**What is asked**
Please copy out every one of the entries below word for word, leaving the pictures out of your answer.
## BEGIN Record set
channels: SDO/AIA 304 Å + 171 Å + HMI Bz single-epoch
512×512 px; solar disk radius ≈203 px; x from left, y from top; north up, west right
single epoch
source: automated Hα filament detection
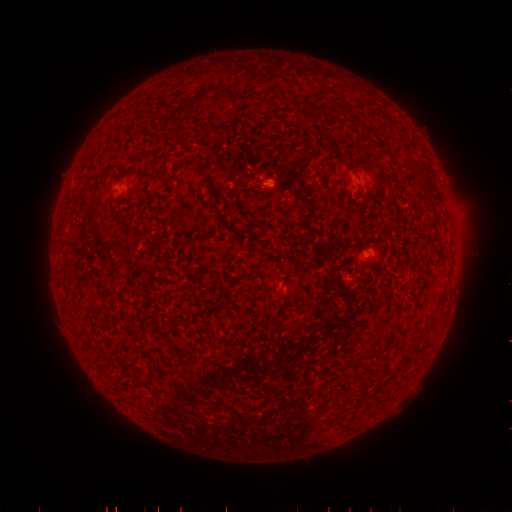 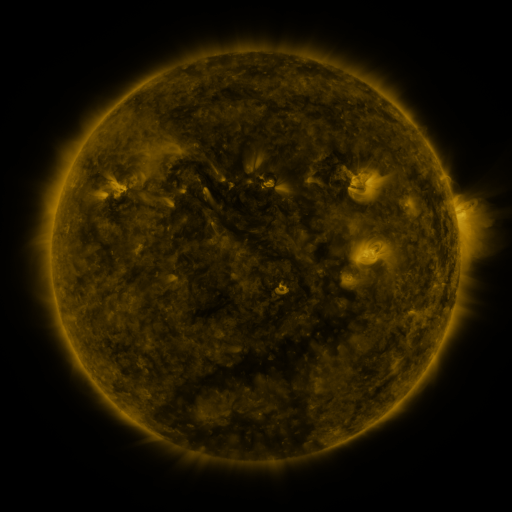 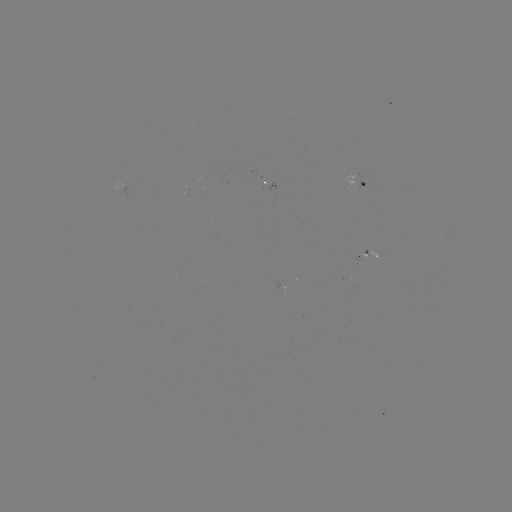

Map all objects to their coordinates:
filament: (192, 101)
filament: (342, 108)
## END Record set
**Output for this task**
channels: SDO/AIA 304 Å + 171 Å + HMI Bz single-epoch
512×512 px; solar disk radius ≈203 px; x from left, y from top; north up, west right
single epoch
source: automated Hα filament detection

Map all objects to their coordinates:
filament: (192, 101)
filament: (342, 108)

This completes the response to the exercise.